Dior: Moments of Joy One of many books that explore the world of Dior, this one, in particular, focuses on joyful expressions of fashion, rather than the label’s dark glamour. In 220 shots, some taken by icons such as Richard Avedon and Henry Clarke, Dior: Moments of Joy ($85, Rizzoli) looks at the house’s most cheerful fashions and ad campaigns (think Natalie Portman leaping off a dock or Monica Bellucci posing in a fountain) from every era of its history. The book, by Muriel Téodori, is full of sketches, behind-the-scenes photographs, vintage advertisements and illustrations that encompass the fun behind the fashion. As Christian Dior said, “Women, with their ever-sharp instincts, understood that I not only wanted to make them more beautiful, but happier too.”
Walls of Change: The Story of the Wynwood Walls In Miami’s Wynwood warehouse district, the Wynwood Walls stand tall, popping with graffitied colors. The walls, generally credited as the start of the city’s blooming street-art scene, were a project envisioned by real estate developer Tony Goldman in 2009. Now, 50 artists from 16 countries have covered more than 80,000 square feet with psychedelic animals, manga-style characters, loping text and so much more. Written by Jessica Goldman Srebnick, Goldman’s daughter and the Wynwood Walls’ curator, Walls of Change: The Story of the Wynwood Walls ($60, Assouline) chronicles a landmark that has thrust street artists into stardom. “To me, the story of Wynwood is not about discovering a new neighborhood and taking financial risks,” Srebnick writes. “It’s not about cap rates and NOIs and returns on investment.

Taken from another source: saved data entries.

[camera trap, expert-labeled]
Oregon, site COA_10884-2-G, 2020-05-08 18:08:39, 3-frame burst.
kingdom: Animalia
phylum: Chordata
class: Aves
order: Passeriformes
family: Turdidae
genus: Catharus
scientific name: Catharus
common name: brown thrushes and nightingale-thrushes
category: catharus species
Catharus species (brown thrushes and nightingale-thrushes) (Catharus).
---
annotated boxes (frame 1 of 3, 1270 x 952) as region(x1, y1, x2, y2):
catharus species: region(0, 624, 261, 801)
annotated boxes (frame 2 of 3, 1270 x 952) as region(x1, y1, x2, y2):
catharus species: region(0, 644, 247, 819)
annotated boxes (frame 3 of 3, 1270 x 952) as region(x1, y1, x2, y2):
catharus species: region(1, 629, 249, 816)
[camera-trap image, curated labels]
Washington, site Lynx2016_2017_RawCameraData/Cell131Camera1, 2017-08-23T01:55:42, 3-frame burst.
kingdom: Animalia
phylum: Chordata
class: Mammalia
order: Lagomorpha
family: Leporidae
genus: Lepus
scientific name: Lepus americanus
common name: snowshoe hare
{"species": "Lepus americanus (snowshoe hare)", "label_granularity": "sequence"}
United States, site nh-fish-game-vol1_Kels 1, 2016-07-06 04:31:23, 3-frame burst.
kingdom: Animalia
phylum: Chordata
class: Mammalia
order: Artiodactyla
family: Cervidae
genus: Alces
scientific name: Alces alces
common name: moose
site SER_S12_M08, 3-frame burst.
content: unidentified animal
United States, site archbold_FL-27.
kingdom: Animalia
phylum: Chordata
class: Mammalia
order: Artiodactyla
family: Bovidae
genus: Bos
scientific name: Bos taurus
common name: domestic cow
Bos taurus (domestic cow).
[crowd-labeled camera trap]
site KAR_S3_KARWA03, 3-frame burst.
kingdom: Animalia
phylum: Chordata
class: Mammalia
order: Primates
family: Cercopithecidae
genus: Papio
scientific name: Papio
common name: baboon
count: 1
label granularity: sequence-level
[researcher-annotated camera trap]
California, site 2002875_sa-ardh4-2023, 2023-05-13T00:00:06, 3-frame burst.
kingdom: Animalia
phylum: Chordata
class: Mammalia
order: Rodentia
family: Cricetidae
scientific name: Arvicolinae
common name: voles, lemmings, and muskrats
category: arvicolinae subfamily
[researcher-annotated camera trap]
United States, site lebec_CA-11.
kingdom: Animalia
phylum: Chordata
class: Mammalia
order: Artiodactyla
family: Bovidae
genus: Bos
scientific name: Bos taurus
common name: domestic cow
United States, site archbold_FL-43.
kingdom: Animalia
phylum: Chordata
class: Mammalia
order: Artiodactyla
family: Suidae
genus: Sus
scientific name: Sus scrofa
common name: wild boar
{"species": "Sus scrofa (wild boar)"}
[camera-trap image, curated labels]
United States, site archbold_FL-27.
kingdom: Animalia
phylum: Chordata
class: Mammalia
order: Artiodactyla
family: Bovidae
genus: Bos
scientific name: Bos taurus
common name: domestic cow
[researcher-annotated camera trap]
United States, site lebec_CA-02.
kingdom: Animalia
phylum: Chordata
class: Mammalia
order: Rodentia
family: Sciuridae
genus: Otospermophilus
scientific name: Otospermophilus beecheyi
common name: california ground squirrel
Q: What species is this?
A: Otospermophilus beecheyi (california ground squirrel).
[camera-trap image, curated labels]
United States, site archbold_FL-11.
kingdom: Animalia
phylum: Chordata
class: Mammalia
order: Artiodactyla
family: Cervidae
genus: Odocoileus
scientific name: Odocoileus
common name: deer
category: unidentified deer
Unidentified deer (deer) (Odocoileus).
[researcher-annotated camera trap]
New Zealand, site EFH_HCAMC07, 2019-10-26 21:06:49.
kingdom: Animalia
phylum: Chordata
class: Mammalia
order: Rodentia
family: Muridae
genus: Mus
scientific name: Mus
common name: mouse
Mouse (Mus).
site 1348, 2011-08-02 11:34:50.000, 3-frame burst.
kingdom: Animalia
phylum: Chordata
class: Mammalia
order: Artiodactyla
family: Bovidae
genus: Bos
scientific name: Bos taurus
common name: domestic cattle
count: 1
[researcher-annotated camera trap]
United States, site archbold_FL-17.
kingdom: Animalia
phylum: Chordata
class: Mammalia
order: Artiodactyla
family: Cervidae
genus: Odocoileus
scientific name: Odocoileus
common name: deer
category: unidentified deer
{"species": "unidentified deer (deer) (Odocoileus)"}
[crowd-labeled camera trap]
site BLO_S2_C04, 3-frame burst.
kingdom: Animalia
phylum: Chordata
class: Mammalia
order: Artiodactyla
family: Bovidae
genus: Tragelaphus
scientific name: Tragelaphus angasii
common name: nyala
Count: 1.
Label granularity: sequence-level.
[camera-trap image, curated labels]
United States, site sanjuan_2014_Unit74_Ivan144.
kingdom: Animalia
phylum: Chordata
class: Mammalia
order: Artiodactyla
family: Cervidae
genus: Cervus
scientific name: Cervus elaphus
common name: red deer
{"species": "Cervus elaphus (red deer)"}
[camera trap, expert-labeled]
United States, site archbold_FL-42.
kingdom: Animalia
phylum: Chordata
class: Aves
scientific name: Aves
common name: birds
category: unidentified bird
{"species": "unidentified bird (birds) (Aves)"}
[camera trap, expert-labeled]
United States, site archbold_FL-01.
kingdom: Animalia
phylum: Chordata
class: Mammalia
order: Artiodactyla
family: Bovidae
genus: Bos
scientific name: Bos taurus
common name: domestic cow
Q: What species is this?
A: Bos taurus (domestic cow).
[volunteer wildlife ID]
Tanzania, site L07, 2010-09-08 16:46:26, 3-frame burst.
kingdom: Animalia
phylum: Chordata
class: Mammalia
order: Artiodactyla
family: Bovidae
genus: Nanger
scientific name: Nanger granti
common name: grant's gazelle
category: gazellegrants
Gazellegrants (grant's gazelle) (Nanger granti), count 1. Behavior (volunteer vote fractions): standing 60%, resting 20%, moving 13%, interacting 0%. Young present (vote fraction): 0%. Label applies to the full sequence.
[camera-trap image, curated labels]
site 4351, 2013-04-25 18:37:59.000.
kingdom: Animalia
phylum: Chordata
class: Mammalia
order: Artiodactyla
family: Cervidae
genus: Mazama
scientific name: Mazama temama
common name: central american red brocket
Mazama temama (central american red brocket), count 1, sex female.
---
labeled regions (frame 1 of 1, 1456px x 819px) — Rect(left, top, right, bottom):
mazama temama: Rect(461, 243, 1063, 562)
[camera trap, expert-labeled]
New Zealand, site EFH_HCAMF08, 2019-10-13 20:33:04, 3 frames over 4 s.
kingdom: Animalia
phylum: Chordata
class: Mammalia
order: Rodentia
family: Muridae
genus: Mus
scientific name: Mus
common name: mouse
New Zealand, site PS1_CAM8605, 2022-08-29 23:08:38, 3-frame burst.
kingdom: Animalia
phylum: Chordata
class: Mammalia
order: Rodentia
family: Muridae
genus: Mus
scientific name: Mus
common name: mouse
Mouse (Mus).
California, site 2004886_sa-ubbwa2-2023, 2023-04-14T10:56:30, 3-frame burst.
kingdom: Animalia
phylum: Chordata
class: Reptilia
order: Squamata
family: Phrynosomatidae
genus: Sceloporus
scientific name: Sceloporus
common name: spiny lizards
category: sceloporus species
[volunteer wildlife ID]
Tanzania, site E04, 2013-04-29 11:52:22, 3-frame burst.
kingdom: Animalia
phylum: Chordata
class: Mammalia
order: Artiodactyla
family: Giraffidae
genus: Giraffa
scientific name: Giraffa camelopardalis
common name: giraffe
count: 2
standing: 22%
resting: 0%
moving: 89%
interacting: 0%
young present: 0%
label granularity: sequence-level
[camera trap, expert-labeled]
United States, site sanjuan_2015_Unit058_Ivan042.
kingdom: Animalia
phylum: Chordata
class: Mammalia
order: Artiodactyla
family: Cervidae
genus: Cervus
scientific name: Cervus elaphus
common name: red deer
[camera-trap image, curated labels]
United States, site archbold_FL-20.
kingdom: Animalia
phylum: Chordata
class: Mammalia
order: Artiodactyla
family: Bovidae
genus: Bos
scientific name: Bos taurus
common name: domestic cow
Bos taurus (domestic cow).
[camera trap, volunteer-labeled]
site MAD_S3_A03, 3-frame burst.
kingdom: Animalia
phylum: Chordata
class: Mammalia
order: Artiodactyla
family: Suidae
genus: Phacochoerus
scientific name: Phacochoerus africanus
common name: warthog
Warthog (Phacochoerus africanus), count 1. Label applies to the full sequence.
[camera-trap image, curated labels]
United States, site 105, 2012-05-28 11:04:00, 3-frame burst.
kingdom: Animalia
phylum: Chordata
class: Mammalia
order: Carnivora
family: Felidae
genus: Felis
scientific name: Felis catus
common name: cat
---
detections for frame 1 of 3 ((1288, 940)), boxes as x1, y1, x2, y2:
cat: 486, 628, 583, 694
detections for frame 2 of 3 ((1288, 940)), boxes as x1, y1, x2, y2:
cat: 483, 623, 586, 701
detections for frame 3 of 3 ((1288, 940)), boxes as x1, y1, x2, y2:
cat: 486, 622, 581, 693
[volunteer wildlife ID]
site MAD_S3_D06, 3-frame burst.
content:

It’s about pursuing passion, thinking creatively, differentiating ourselves, elevating others, doing the unexpected and leading by example.”
Ezra Stoller Photographing everything from New York’s Guggenheim Museum to the Tennessee Valley Authority fossil plant, Ezra Stoller views monolithic structures through an artistic, graphic lens. Phaidon’s homage, fittingly entitled Ezra Stoller ($125, Phaidon), is one of the first to present the famed photographer’s oeuvre, which, in itself, is an archive of modern architecture in America. “Stoller, in many respects, defined the way the 20th century looked in terms of American modernism,” author Pierluigi Serraino said in an interview with the publisher. “He was the spokesperson with his camera, communicating on behalf of a community that was avant-garde to a wider audience. That way of seeing the world was entirely of his own invention.”